I had an interesting thought this morning whilst putting on the steroid cream, does this mean that due to increased steroids near my mammary’s that they will grow larger? Perhaps it’s wishful thinking.

Sunday, July 02, 2006

Miss USA 2006-07-02

I am sitting on the couch on a Sunday afternoon (when I really should be working) watching the Miss USA competition. I must admit I love looking at gorgeous women, and judging them of course! Mmm a little evil you might think, but in reality that is exactly what this competition is about. These women are preening and training so that they can be judged over and over again.

Now sometimes looking at these gorgeous specimens can make us normal women feel horrible about ourselves, and our looks. But in reality these women employ a team of people to help them look like this, so it is unrealistic for us to compare ourselves with them. I actually love watching programmes like this it makes you realise that there are so many gorgeous women in the world, even though some of them have been preened beyond recognition.

I know your probably thinking that looks aren’t the be all and end all and I completely agree with you. Exterior beauty is only an element of what makes a woman gorgeous, inner beauty definitely shows through in a woman’s actions and her smile, in the end it’s definitely the things I have done and the decisions that I have made in my life that have made me who I am, and made me feel successful. So I suppose that is why I love watching programmes like this, trying to catch the inner beauty of these girls and trying to figure out if there is more underneath that exterior shell.

A lot of people I know suggest that competitions like this are a load of bolder dash. To a certain extent I think that they do have a negative effect on young women, all women. But on the other hand it is possible to take away positive things from a competition like this. We can feel assured that although these women are amazingly gorgeous, this doesn’t have to make us ladies feel bad about our looks. It can make us feel better about ourselves, that we are all gorgeous in our own way. That we manage to look, feel and do great things everyday whilst holding down jobs, studying, running business’, looking after our families and our partners, and being great friends to the other fabulous women around us. See we are all fabulous and gorgeous.

Saturday, July 01, 2006

Maxtor My Baby

Yesterday my husband told me over msn that he had found the ultimate, the best, the most wicked external hard drive for me. He gave me all the details, I packed up my office gear so quick it was like I was Superwoman, and bunged myself into the car and off to Osborne Park. See, I get really excited when I can actually go and spend money, as these days we don’t really spend money on many things except bills and food (so basically nothing fun!). Except that after buying the hard drive I drove past Ikea and saw that they were having a sale and had to dart in for some storage bargains (that was fun!).

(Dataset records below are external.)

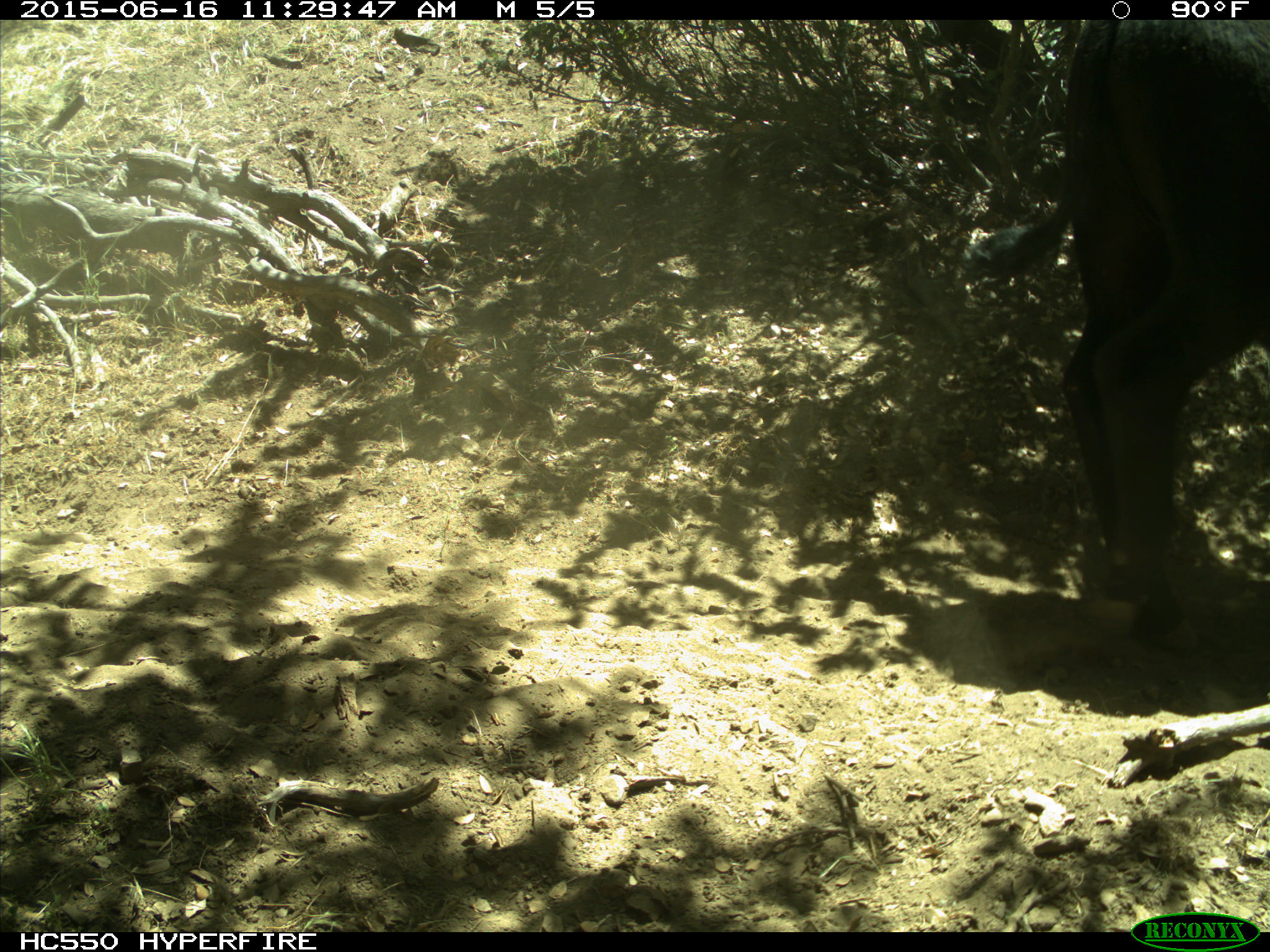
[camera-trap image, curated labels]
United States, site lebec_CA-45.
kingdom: Animalia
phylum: Chordata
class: Mammalia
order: Artiodactyla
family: Bovidae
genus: Bos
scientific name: Bos taurus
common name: domestic cow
Bos taurus (domestic cow).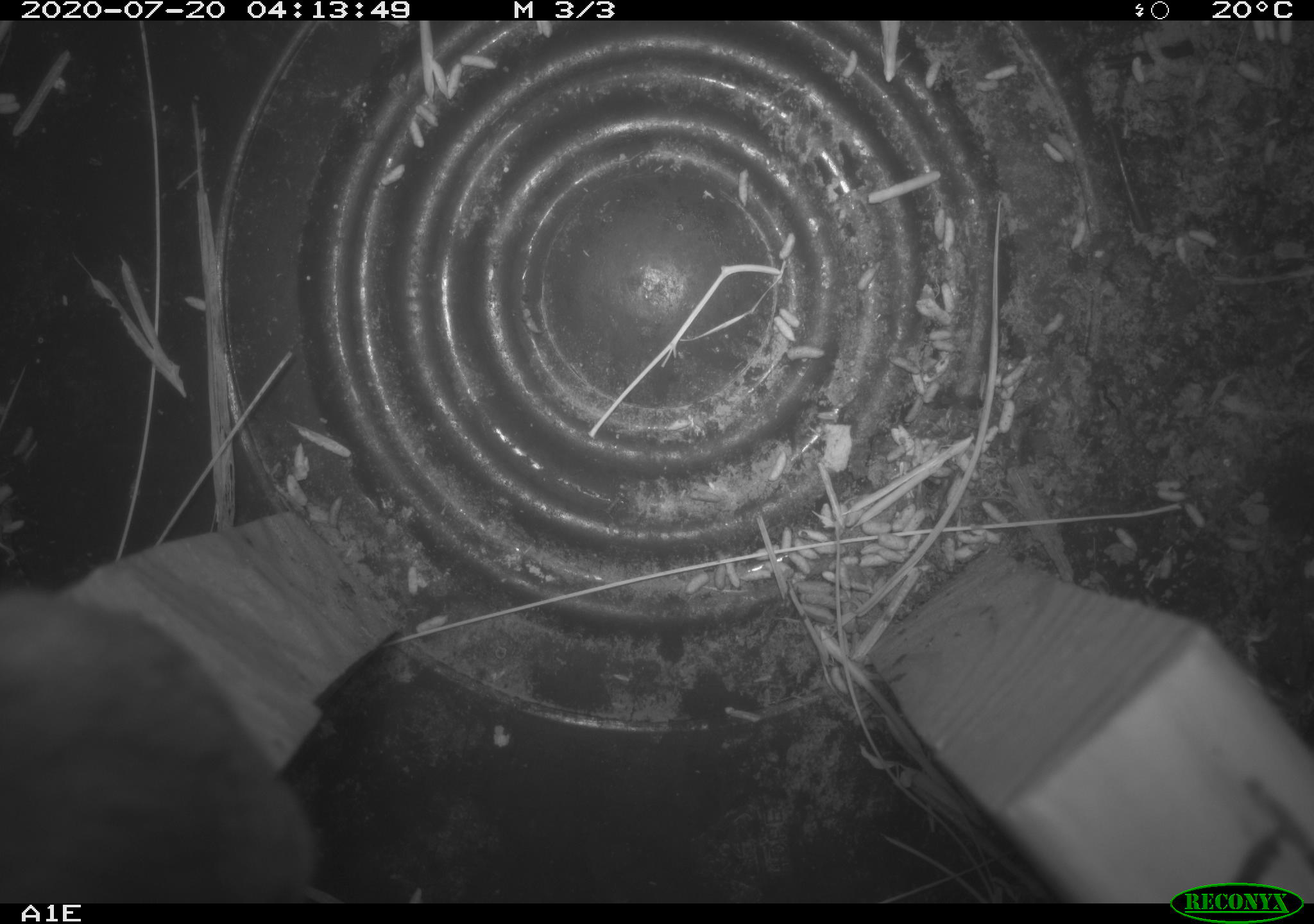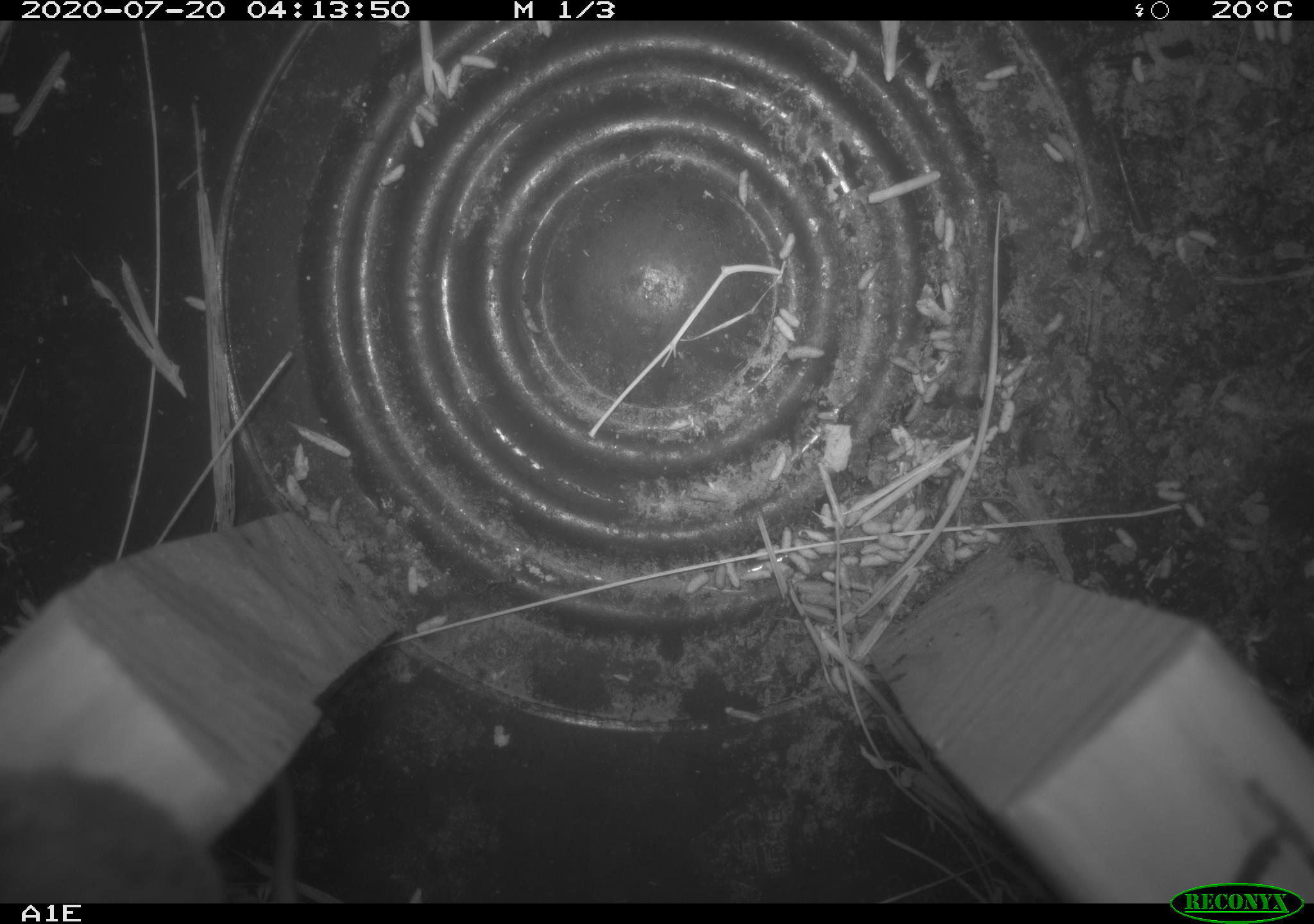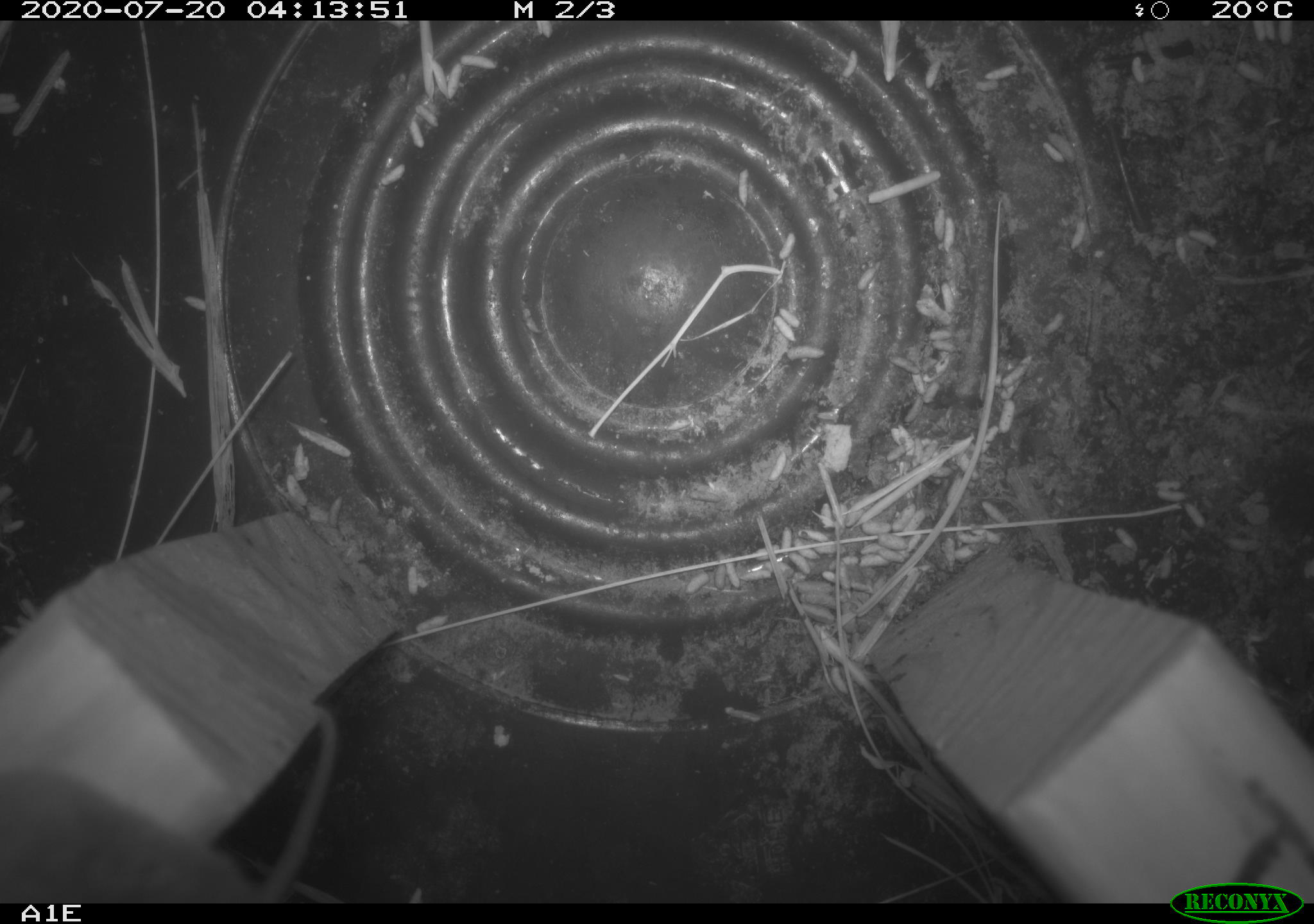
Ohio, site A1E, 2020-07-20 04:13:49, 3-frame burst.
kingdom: Animalia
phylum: Chordata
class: Mammalia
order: Rodentia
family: Cricetidae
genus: Peromyscus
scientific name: Peromyscus leucopus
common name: white-footed mouse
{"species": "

For anyone who knows me well, they will know that I am the organisation queen, the clean queen, essentially the “I am totally Anal” Queen (and that is totally non-sexual before anyone gets any ideas). When I see storage on sale I wet my pants with excitement! One of my girl friends called me two weeks ago from a new storage shop that she had discovered in Subiaco because she just had to let me know that she had found more of my storage crack and all was not lost. I didn’t want to admit it but when she called I got so excited that I peed a little.

So $82 dollars later, I had many different storage solutions for our house that I am looking forward to implementing room by room over the next few weeks. I found some $1.95 storage boxes and I couldn’t stop myself from filling half of my trolley with them. I was like a crazed Italian housewife in Woolies when she sees that the tinned tomatoes are on sale, just think of the opportunity for making bulk loads of Spaghetti Bog!! (Hang on a tic…that is totally something I would do)

So back to Maxtor My Baby! I am also anal with my backing up of files (oh boy, that sounded dodgy, keep it clean people). I have set up a backup of my entire laptop hard drive, so that if it has a hissy fit they can reboot from Maxtor My Baby! How awesome is that!

Happy 1st Day Birthday Maxtor My Baby!